Policies are seamlessly integrated into the CugaLite graph execution flow:

  1. prepare_tools_and_apps Node: Checks for Intent Guards, Playbooks, and Tool Guides before tool preparation
  2. call_model Node: Checks for Tool Approval requirements after code generation
  3. CugaLiteCallback Node: Applies Output Formatters to final responses

SDK Support

Policies can be configured programmatically via the Python SDK:

from cuga import CugaAgent

agent = CugaAgent(tools=[...])

# Add an Intent Guard
await agent.policies.add_intent_guard(
    name="Block Delete Operations",
    description="Prevents deletion of critical data",
    keywords=["delete", "remove", "erase"],
    response="Deletion operations are not permitted for security reasons.",
    priority=100
)

# Add a Playbook
await agent.policies.add_playbook(
    name="Budget Analysis Workflow",
    description="Multi-step process for analyzing financial budgets",
    natural_language_trigger=["When user asks to analyze their budget"],
    content="""# Budget Analysis Workflow
    ## Step 1: Calculate Total Expenses
    ...
    """,
    priority=50
)

Documentation

  • Policy System Guide: Comprehensive HTML documentation with interactive diagrams explaining policy matching, enactment, and integration
  • SDK Documentation: SDK Guide | Policies Guide

☁️ E2B Cloud Sandbox Integration

CUGA now supports E2B for cloud-based code execution in secure, ephemeral sandboxes. This provides better isolation than local execution while being faster than Docker/Podman containers.

Key Features

  • Cloud-Native Execution: Execute code in secure, isolated cloud sandboxes without requiring Docker/Podman
  • Flexible Sandbox Modes: Three modes for different use cases:
    • per-session (default): One sandbox per conversation thread, cached for reuse
    • single: Single shared sandbox across all threads (most cost-effective)
    • per-call: New sandbox for each execution (most isolated, highest cost)
  • Automatic Caching: Per-session sandboxes are cached and reused, optimizing costs
  • TTL Management: Configurable idle timeout and max age for sandbox lifecycle management
  • Tool Integration: E2B sandboxes can call back to local API registry via ngrok tunneling

Benefits

  • ✅ No Docker/Podman required
  • ✅ Faster than container-based sandboxing
  • ✅ Cloud-native with automatic scaling
  • ✅ Better isolation than local execution
  • ✅ Supports per-session caching for cost optimization

Configuration

Enable E2B in ./src/cuga/settings.toml:

[advanced_features]
e2b_sandbox = true
e2b_sandbox_mode = "per-session"  # Options: "per-session" | "single" | "per-call"
e2b_sandbox_idle_ttl = 600  # Idle timeout in seconds (default: 10 min)
e2b_sandbox_max_age = 86400  # Max age for "single" mode in seconds (24h)
e2b_sandbox_ttl_buffer = 60  # Safety buffer in seconds before E2B timeout
e2b_cleanup_on_create = true  # Run periodic cleanup when creating new sandboxes
e2b_cleanup_frequency = 0  # Check all sandboxes every N get_or_create calls

Setup Requirements

  1. E2B API Key: Sign up at e2b.dev and create an API key
  2. E2B Template: Create the cuga-langchain template using E2B CLI
  3. Registry Exposure: Expose local API registry via ngrok for tool execution
  4. Dependencies: Install with uv sync --group e2b

Usage

Once configured, E2B automatically executes code in cloud sandboxes. You'll see logs indicating "CODE SENT TO E2B SANDBOX" when E2B is active.

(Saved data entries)

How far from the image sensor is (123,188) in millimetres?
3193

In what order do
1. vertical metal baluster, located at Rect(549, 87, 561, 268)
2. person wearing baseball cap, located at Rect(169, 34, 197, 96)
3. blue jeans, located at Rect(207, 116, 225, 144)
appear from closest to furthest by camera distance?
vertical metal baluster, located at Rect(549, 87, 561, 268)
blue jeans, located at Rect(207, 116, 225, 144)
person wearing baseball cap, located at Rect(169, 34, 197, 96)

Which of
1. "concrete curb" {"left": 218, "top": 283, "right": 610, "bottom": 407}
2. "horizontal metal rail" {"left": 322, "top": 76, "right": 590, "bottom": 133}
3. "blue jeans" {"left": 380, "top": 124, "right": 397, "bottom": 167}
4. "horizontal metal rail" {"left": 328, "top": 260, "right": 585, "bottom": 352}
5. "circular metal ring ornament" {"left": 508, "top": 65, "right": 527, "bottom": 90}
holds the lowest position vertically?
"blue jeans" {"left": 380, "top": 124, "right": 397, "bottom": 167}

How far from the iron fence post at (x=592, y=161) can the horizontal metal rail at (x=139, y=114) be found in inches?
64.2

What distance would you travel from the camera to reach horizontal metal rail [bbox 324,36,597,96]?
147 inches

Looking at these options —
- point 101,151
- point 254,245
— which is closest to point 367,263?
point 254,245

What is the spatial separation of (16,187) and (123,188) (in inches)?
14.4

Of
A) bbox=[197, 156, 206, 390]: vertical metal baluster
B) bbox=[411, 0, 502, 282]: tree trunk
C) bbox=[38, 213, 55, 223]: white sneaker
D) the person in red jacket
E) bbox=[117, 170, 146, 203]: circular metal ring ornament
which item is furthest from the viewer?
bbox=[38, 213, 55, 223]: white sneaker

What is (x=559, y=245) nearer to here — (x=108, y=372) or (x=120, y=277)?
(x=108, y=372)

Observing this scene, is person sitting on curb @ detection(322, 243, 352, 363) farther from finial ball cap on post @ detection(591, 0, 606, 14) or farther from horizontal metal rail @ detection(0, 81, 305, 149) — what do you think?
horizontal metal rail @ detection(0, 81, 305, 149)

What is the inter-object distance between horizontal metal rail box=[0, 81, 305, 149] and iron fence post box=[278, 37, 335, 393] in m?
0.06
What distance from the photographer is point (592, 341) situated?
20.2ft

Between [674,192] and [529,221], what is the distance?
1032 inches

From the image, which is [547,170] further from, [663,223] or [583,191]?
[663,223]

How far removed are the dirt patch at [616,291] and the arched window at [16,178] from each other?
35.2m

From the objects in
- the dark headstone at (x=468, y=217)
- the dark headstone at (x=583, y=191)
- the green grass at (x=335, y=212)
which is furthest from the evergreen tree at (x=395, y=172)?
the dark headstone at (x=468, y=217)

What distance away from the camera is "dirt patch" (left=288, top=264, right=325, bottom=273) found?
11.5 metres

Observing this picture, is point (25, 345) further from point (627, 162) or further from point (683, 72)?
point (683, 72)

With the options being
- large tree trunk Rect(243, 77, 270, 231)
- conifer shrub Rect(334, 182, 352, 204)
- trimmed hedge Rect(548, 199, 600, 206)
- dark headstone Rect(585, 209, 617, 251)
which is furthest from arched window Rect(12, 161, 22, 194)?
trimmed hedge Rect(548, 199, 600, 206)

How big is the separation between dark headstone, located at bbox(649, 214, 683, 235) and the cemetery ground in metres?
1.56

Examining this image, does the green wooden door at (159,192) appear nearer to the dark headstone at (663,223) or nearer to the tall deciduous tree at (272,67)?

...

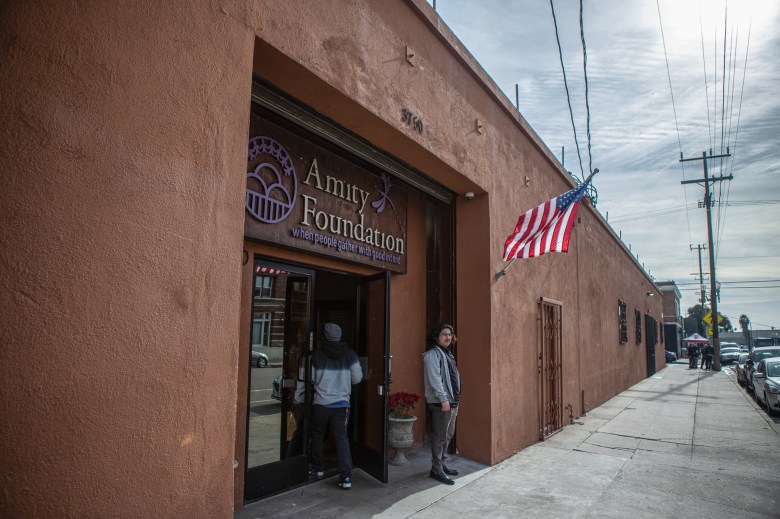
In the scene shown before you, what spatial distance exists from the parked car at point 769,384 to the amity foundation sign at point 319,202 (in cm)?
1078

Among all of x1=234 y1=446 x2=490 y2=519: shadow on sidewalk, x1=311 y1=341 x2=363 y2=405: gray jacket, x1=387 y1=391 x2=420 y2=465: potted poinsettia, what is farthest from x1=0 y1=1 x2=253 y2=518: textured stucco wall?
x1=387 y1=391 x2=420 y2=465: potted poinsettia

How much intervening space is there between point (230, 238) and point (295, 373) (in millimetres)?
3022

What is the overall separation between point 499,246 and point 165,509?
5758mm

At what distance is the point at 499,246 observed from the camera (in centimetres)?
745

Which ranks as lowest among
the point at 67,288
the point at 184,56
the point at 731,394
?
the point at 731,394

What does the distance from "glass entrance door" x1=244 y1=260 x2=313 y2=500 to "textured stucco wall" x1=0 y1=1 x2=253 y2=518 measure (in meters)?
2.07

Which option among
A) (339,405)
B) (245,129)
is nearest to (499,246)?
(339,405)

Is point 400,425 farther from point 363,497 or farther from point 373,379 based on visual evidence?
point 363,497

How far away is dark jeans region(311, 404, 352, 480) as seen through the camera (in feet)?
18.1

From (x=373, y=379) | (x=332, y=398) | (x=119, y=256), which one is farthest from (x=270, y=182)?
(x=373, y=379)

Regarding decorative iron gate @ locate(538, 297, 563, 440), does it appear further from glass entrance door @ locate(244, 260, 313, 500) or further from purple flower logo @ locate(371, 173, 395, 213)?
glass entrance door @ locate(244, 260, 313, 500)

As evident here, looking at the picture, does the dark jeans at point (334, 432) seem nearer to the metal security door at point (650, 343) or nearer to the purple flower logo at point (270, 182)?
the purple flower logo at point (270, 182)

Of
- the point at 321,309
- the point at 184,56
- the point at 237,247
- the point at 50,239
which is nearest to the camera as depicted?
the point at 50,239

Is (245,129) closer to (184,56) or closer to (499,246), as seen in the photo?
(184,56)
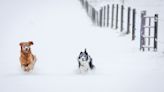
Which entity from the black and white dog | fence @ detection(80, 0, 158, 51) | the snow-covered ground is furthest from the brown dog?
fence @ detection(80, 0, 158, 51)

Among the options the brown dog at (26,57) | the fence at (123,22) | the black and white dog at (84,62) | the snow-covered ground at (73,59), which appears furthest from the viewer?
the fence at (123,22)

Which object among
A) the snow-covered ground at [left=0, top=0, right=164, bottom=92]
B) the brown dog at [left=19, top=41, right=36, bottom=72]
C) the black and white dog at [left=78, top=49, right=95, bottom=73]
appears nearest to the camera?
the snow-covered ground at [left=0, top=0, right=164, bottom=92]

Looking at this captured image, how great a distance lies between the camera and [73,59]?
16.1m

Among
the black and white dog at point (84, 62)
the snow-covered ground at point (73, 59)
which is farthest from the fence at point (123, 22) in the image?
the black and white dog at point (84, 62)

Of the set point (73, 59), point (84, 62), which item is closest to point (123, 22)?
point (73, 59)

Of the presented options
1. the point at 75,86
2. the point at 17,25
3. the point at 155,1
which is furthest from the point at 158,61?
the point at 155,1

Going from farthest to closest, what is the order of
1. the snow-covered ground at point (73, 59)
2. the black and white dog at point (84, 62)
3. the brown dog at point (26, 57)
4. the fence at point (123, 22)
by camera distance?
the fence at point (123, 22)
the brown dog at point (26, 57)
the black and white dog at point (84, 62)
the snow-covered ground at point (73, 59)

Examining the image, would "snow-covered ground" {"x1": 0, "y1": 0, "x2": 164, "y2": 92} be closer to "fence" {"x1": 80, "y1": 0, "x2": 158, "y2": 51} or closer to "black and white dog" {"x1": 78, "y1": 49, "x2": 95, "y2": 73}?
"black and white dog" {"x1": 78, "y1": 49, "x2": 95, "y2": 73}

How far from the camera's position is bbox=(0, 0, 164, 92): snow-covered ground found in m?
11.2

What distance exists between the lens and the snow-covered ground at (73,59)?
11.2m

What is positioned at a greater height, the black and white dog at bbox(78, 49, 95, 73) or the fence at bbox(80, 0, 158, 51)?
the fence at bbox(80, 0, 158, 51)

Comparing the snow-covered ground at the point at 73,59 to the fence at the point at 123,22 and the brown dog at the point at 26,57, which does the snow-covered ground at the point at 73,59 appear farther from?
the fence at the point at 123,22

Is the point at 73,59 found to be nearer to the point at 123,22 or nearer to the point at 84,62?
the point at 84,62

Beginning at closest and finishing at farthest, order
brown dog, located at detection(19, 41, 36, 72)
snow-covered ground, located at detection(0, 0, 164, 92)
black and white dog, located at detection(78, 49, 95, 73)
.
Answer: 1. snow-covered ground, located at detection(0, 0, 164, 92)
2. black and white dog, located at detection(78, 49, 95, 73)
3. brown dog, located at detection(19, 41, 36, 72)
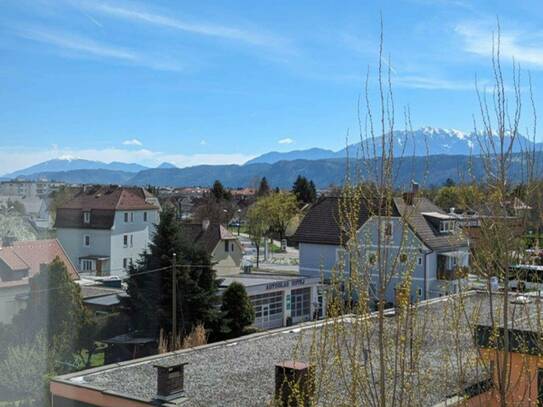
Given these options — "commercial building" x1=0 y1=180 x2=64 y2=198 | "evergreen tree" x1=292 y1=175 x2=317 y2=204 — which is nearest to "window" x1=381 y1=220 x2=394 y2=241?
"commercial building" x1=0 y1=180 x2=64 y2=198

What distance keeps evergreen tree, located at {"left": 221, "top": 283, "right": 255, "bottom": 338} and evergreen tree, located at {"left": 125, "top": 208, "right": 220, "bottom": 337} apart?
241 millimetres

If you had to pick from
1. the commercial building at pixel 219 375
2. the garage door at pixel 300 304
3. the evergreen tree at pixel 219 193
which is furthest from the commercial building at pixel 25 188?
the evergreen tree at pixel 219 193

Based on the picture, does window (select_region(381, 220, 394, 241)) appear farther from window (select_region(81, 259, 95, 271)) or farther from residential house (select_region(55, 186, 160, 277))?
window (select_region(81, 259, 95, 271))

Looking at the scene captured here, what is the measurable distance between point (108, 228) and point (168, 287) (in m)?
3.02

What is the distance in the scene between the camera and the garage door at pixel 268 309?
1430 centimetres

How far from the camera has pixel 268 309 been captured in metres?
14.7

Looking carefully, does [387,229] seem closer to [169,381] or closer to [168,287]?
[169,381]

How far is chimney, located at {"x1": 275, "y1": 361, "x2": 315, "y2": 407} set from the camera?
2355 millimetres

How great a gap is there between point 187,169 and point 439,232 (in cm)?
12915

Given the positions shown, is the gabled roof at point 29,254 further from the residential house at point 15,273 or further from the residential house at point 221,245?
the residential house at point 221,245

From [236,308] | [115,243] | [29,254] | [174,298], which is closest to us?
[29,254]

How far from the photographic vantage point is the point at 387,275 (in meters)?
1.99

**Task instructions:** Can you pick up the CUGA page extract on policies and E2B cloud sandboxes and continue it from its final sentence?

**Response to the exercise:**
Note: E2B is a paid service with a free tier. Check e2b.dev/pricing for details.


🔧 Configuration Updates

Policy System Configuration

Enable/disable the policy system in ./src/cuga/settings.toml:

[policy]
enabled = true  # Enable/disable policy system
playbook_refine = false  # Enable playbook refinement based on user progress

E2B Configuration

New settings in ./src/cuga/settings.toml:

[advanced_features]
e2b_sandbox = false  # Enable E2B cloud sandbox
e2b_sandbox_mode = "per-session"  # Sandbox lifecycle mode
e2b_sandbox_idle_ttl = 600  # Idle timeout in seconds
e2b_sandbox_max_age = 86400  # Max age for single mode
e2b_sandbox_ttl_buffer = 60  # Safety buffer before timeout
e2b_cleanup_on_create = true  # Enable cleanup on sandbox creation
e2b_cleanup_frequency = 0  # Cleanup frequency (0 = only on create)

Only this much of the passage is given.